In the early hours of Monday morning, the share price of AirAsia continued its downward trend amid weaker investor sentiment following the group’s classification as Practice Note 17 (PN17) status following its failure to obtain an extension of the relief period from the Malaysian stock exchange, Bursa Malaysia.
The stock of AirAsia fell 2.5 cent, or 4.03%, to 59.5 cent at 10:30 am, with 35.54 million shares traded.
Tan Sri Tony Fernandes, the chief executive officer of AirAsia, recently stated that the company was in the process of drafting a strategy to normalize its financial position in order to resolve its PN17 status, and that relevant statements will be made in due time.
AirAsia was intended to have been categorized as a PN17 issuer 18 months ago, when its auditors noted major doubts in its 2020 audit report, raising concerns about the group’s capacity to continue as a going concern. However, the group’s auditors decided not to do so.
Bursa Malaysia granted AirAsia a general waiver until January 7, 2022 as one of its COVID-19 relief measures, however the bourse rejected to prolong the waiver amid an appeal from the group. The group’s listing status was not affected as a result of this decision.
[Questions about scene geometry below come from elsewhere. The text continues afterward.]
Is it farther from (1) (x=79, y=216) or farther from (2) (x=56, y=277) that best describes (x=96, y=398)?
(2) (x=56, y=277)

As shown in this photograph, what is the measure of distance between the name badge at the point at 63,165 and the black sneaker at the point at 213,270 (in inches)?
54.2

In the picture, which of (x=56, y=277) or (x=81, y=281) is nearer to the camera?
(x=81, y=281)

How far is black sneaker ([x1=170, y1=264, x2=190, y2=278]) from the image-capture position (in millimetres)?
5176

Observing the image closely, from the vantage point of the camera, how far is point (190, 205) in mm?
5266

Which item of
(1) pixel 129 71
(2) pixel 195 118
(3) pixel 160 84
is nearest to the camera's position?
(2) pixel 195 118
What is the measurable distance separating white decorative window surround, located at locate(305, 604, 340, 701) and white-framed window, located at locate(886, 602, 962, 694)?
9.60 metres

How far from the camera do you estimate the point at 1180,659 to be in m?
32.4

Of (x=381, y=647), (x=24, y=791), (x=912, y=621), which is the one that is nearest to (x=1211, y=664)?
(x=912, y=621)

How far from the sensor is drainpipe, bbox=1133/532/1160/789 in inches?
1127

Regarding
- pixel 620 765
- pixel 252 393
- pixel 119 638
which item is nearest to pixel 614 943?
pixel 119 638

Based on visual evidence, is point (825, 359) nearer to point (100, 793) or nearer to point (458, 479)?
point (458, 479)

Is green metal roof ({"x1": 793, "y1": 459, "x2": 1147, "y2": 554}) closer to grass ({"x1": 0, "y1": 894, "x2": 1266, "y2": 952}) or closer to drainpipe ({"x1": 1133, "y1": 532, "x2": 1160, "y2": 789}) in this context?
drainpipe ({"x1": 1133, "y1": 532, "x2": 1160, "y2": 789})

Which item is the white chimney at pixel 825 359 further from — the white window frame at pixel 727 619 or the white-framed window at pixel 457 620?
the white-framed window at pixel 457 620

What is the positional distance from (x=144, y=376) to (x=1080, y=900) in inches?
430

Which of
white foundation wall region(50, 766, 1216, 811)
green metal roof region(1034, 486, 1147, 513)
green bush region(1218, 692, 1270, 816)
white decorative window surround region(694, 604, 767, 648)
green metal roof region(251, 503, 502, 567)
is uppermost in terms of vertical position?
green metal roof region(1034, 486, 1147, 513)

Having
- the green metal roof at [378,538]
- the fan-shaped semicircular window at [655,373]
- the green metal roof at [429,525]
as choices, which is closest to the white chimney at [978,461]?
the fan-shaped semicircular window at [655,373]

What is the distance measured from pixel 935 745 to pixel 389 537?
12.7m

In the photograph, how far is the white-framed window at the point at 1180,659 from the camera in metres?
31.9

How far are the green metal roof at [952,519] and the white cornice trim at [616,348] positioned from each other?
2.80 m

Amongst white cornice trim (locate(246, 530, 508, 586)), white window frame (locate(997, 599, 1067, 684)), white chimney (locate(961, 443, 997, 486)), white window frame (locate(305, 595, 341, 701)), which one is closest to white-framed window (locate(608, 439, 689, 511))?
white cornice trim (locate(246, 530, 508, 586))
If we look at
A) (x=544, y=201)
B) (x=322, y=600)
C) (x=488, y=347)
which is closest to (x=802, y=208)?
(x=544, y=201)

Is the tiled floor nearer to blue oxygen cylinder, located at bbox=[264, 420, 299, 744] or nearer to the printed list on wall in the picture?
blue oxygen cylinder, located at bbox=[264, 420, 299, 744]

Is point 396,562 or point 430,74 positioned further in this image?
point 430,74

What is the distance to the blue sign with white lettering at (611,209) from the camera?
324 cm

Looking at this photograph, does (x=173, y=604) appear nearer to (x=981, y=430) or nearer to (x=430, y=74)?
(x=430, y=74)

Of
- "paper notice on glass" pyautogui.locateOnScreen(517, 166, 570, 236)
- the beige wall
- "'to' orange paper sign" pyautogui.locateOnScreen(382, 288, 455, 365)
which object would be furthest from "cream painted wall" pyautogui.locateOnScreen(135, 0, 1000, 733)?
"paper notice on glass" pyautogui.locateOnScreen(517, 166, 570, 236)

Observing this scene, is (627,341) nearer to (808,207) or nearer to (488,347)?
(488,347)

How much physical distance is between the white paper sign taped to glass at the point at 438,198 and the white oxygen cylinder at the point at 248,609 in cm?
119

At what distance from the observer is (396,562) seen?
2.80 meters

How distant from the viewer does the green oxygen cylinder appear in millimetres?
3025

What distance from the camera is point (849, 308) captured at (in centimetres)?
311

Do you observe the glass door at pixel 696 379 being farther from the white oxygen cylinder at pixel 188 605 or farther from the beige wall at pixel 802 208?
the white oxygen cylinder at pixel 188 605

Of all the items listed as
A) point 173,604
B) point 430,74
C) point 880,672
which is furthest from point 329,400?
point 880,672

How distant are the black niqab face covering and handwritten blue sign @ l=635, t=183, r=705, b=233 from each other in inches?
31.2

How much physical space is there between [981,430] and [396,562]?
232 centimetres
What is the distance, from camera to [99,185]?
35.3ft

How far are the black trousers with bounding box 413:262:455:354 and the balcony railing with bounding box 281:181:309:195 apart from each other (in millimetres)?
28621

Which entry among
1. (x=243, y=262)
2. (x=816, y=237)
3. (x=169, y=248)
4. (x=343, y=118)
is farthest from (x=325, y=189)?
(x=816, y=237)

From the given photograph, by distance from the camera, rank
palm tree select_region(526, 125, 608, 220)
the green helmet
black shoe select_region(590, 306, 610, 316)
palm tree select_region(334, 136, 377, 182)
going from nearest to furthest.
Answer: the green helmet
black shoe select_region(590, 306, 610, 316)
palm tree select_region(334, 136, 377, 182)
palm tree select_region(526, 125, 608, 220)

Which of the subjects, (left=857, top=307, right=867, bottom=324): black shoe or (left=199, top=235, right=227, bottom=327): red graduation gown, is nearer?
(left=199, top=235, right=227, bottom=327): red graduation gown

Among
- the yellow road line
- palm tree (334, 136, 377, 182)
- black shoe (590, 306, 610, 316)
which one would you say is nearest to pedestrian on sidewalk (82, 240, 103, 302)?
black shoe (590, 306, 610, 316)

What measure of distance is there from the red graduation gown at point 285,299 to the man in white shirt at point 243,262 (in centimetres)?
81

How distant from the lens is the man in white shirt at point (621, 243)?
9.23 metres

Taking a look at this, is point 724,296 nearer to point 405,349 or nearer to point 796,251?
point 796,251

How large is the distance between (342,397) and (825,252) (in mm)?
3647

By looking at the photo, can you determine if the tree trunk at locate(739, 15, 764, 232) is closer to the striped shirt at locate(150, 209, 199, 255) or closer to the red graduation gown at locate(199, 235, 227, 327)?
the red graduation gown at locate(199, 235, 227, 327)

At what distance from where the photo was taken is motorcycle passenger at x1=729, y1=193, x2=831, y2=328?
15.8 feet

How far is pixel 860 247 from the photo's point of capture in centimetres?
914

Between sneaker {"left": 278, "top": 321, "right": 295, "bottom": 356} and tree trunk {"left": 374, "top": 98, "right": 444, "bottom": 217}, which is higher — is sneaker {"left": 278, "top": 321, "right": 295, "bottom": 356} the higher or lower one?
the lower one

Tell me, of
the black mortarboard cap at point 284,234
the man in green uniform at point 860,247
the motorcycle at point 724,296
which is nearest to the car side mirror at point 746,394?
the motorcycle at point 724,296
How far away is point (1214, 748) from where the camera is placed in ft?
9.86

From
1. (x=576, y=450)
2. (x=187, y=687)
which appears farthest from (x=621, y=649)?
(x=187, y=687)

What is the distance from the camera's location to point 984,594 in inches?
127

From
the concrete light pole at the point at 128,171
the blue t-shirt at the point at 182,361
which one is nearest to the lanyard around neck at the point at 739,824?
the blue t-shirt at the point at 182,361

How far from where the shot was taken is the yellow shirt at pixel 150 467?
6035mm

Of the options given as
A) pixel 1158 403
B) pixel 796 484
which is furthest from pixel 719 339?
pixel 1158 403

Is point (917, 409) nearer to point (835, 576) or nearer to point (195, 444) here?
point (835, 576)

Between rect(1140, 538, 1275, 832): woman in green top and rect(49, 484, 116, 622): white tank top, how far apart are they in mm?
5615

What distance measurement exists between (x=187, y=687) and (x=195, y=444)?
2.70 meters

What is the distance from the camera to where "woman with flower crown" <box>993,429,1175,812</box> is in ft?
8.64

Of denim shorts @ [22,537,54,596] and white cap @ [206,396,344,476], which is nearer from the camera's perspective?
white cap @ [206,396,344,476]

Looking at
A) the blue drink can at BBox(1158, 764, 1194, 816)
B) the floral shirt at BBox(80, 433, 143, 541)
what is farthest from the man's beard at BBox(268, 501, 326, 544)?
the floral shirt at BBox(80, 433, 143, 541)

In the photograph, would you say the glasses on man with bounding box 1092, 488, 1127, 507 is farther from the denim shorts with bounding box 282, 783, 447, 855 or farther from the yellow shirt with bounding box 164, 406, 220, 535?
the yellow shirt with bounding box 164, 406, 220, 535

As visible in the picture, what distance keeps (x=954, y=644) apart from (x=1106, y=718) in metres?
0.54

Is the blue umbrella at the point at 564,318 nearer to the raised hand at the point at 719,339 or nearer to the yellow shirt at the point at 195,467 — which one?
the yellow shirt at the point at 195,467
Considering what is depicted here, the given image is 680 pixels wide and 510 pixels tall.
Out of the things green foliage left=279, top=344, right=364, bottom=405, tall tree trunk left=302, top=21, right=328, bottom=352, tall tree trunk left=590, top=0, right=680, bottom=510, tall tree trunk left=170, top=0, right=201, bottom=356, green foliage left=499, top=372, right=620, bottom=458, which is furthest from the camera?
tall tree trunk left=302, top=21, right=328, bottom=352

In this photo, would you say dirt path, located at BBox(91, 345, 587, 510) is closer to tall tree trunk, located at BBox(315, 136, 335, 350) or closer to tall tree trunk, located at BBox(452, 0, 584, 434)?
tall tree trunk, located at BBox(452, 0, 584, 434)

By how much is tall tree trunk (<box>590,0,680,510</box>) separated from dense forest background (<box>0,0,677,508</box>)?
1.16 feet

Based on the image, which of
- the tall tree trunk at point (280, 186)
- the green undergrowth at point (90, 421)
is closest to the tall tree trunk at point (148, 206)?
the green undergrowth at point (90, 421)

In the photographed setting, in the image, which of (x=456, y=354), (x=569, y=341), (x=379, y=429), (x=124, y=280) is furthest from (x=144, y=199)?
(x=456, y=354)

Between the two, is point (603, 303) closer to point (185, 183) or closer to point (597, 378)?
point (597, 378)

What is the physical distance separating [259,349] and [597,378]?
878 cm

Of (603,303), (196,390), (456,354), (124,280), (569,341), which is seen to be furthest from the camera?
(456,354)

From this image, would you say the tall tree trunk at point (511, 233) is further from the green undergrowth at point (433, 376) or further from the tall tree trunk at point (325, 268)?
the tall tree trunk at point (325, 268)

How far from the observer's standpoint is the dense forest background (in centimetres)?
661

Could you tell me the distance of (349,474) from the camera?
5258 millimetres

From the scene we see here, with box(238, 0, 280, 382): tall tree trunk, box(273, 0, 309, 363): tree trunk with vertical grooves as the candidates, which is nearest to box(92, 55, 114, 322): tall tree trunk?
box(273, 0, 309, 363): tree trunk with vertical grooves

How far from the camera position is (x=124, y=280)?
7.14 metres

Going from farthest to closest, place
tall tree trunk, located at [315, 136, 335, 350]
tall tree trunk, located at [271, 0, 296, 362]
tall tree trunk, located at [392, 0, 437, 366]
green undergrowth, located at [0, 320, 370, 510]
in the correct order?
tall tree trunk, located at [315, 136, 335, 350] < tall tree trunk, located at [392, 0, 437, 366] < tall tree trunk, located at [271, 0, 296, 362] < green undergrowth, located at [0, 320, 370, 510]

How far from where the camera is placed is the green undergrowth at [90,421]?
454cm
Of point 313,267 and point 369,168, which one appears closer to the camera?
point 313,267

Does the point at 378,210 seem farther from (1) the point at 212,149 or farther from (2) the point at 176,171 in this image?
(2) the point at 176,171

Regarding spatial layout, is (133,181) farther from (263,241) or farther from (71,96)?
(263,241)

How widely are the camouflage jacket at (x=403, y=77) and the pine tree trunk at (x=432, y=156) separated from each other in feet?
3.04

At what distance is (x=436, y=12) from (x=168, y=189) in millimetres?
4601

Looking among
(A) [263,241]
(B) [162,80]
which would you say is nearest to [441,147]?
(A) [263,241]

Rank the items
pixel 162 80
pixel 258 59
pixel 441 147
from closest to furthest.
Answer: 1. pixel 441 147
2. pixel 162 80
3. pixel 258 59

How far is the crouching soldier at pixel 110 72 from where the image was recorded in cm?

CGS-CIMB calculated that AirAsia would need an RM7.39 billion increase in shareholders’ funds (on a pro forma basis) as of September 31, 2021 in order to be removed from the PN17 classification, which the brokerage believes would be exceedingly difficult to accomplish.
“Only RM193 million or 20 per cent of the RM974.5 million redeemable convertible unsecured Islamic debt securities (RCUIDS) has been converted into shares so far, and further conversion will not be imminent, as AirAsia’s share price is now just 62 cent, below the RCUIDS conversion price of 75 cent,” the statement continued.
According to the brokerage, it is also unlikely that the RM650 million worth of warrants would be converted since the exercise price is RM1.
“In our view, AirAsia may explore the deconsolidation of Indonesia AirAsia and Philippines AirAsia, which may improve its shareholders’ funds position by RM2.250 billion on accounting grounds. Alternatively, AirAsia may consider selling down stakes in its various digital businesses to below 50 per cent, to benefit from fair value accounting revaluation gains,” CGS-CIMB stated.
As for AirAsia’s share price, the brokerage stated that it expects most institutional investors will refuse to invest in the stock while retail investors could panic and sell off their shares.
“De-rating catalysts include credible information that a new ultra-low-cost carrier airline is currently in the process of seeking regulatory approval to set up in Malaysia, having signed deals to lease two A320s at cheap leasing rates,” the report said.